Reduced Tobacco Use

Excerpts from the Book

The Transcendental Meditation program  has been found to be effective as a natural means of reducing or stopping smoking, actually more effective than other approaches despite the fact that it is not designed as a tool to stop smoking. A comprehensive analysis of TM’s effectiveness in reducing cigarette use compared to other methods was published in a special double issue of the Alcoholism Treatment Quarterly in 1994. /14 That study used meta-analysis to evaluate the different approaches in different studies. Published meta-analyses often use a quantitative index to evaluate the different approaches called an “effect size.” In measuring changes in behavior an effect size of .80 is considered a big effect of the program, while an effect size of .50 is considered a medium treatment effect, and an effect size of .20 is a small effect. The meta-analysis to evaluate smoking cessation programs compared 16 TM studies to 115 studies on other approaches. For the TM studies the average effect size was .87 (a big effect) and considering only the better designed TM studies, it was .97. By comparison, the effect size for counseling programs was about .20 (small) and for pharmacological treatments about .30 and for the best of the conventional approaches, which was prevention education programs, about .40 (less than a medium effect).

 

The TM program’s effectiveness is likely a combination of the natural relaxation that comes with the practice and its ability to provide satisfaction from within. Meditators like feeling relaxed and over time many stop using artificial substances.

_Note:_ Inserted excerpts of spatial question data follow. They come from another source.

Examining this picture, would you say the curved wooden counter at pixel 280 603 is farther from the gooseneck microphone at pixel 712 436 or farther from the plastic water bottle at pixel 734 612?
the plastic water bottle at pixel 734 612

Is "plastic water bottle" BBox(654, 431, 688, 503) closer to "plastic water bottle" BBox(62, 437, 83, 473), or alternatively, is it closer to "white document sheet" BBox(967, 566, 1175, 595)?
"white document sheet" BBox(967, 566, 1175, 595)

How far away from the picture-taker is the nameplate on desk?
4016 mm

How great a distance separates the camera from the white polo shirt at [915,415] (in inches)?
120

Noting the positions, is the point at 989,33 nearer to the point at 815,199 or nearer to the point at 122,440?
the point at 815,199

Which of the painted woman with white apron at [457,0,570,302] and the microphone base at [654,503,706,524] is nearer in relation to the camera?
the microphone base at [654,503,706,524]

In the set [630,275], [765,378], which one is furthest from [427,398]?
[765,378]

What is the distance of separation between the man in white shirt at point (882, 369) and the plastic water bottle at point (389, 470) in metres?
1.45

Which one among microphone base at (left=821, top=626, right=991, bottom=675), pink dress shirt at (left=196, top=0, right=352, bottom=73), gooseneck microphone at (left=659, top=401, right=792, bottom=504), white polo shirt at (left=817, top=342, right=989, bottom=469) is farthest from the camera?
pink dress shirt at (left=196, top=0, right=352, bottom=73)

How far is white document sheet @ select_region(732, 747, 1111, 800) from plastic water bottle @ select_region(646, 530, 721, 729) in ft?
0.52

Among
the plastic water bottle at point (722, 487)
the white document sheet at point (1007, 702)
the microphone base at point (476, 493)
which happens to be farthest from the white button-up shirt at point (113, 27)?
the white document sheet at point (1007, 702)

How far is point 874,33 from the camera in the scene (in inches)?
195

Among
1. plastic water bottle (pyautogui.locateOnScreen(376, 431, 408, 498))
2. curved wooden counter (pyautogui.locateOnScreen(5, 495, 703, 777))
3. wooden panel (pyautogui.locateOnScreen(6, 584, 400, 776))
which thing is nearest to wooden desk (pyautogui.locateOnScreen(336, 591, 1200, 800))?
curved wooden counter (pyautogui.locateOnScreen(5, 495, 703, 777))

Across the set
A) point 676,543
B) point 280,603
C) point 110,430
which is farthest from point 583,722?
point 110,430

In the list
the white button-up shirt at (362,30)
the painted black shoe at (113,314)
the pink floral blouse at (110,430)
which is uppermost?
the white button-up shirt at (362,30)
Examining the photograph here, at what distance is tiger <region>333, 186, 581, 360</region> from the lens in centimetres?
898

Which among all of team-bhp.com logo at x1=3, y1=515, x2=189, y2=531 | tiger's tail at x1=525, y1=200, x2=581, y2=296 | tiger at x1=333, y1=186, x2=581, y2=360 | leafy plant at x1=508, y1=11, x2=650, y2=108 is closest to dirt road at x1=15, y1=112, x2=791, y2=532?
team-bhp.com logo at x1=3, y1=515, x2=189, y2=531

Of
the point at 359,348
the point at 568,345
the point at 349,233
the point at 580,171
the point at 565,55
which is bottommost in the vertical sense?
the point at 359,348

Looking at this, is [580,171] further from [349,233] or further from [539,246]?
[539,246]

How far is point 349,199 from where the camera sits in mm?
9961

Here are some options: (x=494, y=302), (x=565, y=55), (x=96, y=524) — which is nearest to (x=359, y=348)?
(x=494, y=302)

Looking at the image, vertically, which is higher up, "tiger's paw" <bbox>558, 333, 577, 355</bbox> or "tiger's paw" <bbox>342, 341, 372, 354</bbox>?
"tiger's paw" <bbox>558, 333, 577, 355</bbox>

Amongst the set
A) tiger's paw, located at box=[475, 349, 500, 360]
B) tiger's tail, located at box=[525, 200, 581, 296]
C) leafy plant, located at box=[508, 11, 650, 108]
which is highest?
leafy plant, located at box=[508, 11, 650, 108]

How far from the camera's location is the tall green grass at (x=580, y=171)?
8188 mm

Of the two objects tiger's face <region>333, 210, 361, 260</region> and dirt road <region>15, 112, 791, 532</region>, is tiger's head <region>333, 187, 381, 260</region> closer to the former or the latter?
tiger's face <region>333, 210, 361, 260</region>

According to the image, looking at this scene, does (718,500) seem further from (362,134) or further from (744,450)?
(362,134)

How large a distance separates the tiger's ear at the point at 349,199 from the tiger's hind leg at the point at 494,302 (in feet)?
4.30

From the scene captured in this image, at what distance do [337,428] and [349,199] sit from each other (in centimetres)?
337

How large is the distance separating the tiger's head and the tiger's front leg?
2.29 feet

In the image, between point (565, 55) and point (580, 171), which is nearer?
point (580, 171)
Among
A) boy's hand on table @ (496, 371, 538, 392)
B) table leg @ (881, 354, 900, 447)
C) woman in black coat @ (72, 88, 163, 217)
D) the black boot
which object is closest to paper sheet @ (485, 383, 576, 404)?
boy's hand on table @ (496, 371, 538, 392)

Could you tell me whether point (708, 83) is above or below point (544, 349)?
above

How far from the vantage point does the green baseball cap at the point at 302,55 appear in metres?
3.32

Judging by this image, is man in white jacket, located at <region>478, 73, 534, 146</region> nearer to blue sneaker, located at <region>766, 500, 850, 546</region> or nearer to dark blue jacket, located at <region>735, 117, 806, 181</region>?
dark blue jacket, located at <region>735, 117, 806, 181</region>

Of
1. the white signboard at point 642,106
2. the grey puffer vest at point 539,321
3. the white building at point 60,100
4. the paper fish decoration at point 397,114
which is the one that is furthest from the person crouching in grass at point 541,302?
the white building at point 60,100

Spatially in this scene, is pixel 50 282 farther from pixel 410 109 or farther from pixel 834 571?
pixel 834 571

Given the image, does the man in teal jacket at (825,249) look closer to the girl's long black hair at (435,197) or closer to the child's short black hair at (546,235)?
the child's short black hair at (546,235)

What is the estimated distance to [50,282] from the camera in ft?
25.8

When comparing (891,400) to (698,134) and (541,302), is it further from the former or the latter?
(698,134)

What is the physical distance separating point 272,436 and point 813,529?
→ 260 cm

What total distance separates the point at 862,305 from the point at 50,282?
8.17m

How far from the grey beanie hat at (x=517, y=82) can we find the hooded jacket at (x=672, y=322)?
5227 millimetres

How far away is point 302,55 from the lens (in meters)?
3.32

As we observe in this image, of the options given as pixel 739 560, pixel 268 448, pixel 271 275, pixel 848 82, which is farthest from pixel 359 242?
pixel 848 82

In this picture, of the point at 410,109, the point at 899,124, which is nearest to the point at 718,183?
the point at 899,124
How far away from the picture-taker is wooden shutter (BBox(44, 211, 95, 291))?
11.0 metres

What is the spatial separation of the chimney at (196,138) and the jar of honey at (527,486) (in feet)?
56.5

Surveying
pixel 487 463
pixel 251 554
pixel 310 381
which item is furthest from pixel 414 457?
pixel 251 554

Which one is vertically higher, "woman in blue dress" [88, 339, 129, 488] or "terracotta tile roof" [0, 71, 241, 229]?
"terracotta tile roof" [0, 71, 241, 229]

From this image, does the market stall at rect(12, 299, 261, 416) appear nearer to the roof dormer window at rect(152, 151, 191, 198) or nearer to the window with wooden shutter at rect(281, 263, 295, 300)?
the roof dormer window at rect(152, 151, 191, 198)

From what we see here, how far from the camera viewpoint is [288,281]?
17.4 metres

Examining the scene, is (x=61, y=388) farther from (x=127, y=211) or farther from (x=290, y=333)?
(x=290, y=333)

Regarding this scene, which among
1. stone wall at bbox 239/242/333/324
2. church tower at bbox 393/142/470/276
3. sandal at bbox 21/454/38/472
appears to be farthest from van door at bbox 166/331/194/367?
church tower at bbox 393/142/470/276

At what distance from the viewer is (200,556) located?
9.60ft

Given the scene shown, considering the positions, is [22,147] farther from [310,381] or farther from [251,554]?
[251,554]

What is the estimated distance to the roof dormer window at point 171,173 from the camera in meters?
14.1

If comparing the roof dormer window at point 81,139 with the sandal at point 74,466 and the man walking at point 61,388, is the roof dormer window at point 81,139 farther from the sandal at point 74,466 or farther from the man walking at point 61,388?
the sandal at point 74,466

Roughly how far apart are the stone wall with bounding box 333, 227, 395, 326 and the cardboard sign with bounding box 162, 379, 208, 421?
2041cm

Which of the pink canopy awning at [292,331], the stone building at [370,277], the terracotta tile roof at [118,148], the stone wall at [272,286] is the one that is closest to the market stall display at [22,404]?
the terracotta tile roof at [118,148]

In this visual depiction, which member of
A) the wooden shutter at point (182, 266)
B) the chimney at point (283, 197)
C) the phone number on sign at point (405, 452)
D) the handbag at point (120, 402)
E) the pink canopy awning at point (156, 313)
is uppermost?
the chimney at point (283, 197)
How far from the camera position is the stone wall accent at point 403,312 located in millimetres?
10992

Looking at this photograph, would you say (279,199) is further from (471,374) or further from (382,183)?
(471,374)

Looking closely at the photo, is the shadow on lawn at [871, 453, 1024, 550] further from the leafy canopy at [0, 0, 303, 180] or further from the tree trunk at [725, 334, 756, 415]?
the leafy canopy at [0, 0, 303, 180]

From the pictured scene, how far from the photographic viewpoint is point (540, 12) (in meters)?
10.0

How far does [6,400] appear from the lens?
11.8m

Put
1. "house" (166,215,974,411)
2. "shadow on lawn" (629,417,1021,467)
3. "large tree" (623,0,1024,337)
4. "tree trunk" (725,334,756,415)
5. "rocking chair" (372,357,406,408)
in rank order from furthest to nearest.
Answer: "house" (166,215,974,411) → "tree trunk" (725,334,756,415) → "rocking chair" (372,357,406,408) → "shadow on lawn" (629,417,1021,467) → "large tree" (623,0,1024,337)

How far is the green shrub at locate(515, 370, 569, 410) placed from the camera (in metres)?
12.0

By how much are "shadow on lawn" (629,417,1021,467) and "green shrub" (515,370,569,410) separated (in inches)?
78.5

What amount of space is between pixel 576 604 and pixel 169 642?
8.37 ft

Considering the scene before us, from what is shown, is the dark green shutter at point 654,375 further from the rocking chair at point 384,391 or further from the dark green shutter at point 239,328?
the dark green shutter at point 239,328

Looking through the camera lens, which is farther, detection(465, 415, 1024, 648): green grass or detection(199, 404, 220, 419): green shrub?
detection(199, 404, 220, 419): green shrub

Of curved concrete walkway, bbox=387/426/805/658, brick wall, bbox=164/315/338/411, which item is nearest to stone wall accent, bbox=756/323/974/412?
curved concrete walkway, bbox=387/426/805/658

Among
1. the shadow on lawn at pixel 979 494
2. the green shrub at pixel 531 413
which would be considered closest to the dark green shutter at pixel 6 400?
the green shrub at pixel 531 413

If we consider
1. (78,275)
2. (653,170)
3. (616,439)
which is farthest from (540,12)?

Michael Cuddehe, age 72, was one of those who wanted to stop smoking, but couldn’t quite do it on his own despite a strong motivation to do so. Michael started smoking when he was twelve. He says his father gave him a hard time about smoking when he was young, so initially he only smoked intermittently. Then, on his sixteenth birthday, his father relented and gave him a birthday present of a carton of cigarettes and Michael became addicted. In those days in high school in Plattsburg, New York, there was a smoking lounge, and at breaks and at lunch he would go to the lounge and smoke. After a while he was smoking a pack a day, then two packs, and by the time Michael was twenty-two, he was smoking four packs a day. He saw a doctor at that time who told him that if he kept smoking, he would die of emphysema, and the doctor warned him that it is not a pretty way to die. Michael said in an interview:

The doctor’s appointment had a big effect on me. I was scared by what he said, and I remember walking out of the doctor’s office and throwing my cigarettes away. That’s when the battle began because I still had the craving, and especially if I was out having a couple of beers. Then I would start smoking again for two or three months, then stop for a while and then start again for a number of months. That went on for five years. Then in 1973 I started TM. There was a pretty dramatic shift internally as a result of TM, and I never again had the desire for cigarettes. I never smoked again.

The American Heart Association says the risk of heart disease is strongly linked to family history. So, because Michael’s father died of heart disease that is a genetic factor increasing Michael’s risk for heart disease. In Michael’s case, however, his TM practice is a protective factor. Michael has been practicing the TM technique continuously since he learned in 1973. He liked it so much he even became a TM teacher. Jay asked him about his current risk factors for heart disease when he interviewed him in May, 2017. Michael said, “I just came from a doctor’s checkup. My blood pressure reading was 110/60. I also have no cholesterol problems, and I don’t need to take any medications. My father on the other hand was taking twelve different medications when he died of heart disease.”